Professor of Humanities (History) Naoko Shimazu’s co-edited volume The Russian Revolution in Asia: From Baku to Batavia discusses the legacies of the Russian Revolution on the Southeast Asian region and analyses how revolutionary communism intersected with a variety of Asian contexts.

As a global historian of Asia with an interest in the social and cultural histories of modern societies at war, Prof Shimazu provides an Asian perspective on the Russian Revolution, a historical period that is typically construed as a European event.

The volume builds on Prof Shimazu’s major research interests in diplomatic relations in Asia – especially Japan – during the twentieth century, with a focus on the Cold War era. For example, one of Prof Shimazu’s ongoing research projects that has now spanned over a decade focuses on the Bandung Conference of 1955, a conference where Asian and African nations gathered to discuss peace and the role of the Third World in the Cold War. Her extensive work on this subject was also translated into a Historical Immersion module at Yale-NUS, titled The Bandung Conference of 1955.
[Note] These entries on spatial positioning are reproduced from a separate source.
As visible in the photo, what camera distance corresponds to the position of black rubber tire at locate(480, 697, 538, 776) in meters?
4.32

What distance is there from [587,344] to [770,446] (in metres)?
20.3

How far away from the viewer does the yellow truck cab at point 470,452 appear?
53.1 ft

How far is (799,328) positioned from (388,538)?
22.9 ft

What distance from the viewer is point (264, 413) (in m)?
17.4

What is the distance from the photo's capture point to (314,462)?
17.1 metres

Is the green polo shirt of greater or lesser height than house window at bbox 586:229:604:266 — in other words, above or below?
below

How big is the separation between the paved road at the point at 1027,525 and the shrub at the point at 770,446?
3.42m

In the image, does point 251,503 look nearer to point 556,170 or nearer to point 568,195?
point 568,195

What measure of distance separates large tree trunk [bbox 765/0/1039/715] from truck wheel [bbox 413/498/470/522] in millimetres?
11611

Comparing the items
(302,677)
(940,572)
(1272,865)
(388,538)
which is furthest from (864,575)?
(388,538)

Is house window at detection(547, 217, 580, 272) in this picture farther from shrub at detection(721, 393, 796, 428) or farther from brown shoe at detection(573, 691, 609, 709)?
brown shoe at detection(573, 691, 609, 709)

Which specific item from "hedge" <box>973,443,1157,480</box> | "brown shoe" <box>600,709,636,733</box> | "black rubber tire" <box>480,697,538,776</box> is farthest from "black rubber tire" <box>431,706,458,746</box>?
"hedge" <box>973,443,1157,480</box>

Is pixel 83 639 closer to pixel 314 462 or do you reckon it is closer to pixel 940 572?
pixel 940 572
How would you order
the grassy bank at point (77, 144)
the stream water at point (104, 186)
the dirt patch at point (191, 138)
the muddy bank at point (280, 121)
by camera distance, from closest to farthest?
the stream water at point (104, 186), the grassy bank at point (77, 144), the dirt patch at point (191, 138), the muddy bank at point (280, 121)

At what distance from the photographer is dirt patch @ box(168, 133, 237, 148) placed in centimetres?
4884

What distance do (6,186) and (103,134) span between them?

Professor Shimazu’s work in this field has earned her many accolades. In 2019 she was elected leader of the Inter-Asia Engagements Research Cluster Leader at the Asia Research Institute, the National University of Singapore, in recognition of her expertise in the region.

Currently, she is also working on two more co-edited volumes on diplomacy in Asia during the twentieth century, which are eagerly anticipated.

In the area of art history, Associate Professor of Humanities (Art History, Russian and Slavic Studies) Maria Taroutina has been recognised for her expertise in this field. In 2019, she was awarded the University of Southern California Book Prize in Literary and Cultural Studies by the Association for Slavic, East European, and Eurasian Studies for the English publication of The Icon and the Square, which explored how the common interest in Russia’s Byzantine past between conservative and radical forces at the turn of the 20th century shaped Russian modernism.

Assoc Prof Taroutina’s upcoming publications include a Russian translation of her 2018 work The Icon and the Square: Russian Modernism and the Russo-Byzantine Revival, as well as a co-edited volume, Russian Orientalism in a Global Context: Hybridity, Encounter and Representation, 1740-1940, which will be released in June this year.

Assoc Prof Maria Taroutina and her upcoming volume Russian Orientalism in a Global Context: Hybridity, Encounter and Representation. Image provided by Assoc Prof Maria Taroutina.

Her co-edited volume, Russian Orientalism in a Global Context, examines the various ways in which Russia’s artistic praxis was impacted by encounters—both real and imagined—with the cultures from the East (or Vostok, in Russian). Assoc Prof Taroutina said, ““More specifically, Russian Orientalism in a Global Context interrogates how Russia’s perception of its position on the periphery of the West and its simultaneous self-consciousness as a colonial power shaped its artistic and cultural identity. It also explores the extent to which cultural practitioners participated in the discursive matrices that advanced Russia’s colonial machinery on the one hand and critiqued and challenged it on the other.”

Recent global events such as the ongoing conflict in Ukraine has made access to Russian archival research difficult to access. Assoc Prof Taroutina was grateful for Yale-NUS College’s support in funding her travel and archival research for both publications.

With publications ranging over a variety of genres, geographies and temporalities, these recent works by faculty from the Humanities Division represent a cross section of the expertise and interests of the teaching staff at Yale-NUS College. Notably, their unique approaches to discussing contemporary events using the lenses of fiction and academic writing is representative of the College’s ethos of combining a multitude of disciplines to understand global issues in a holistic manner.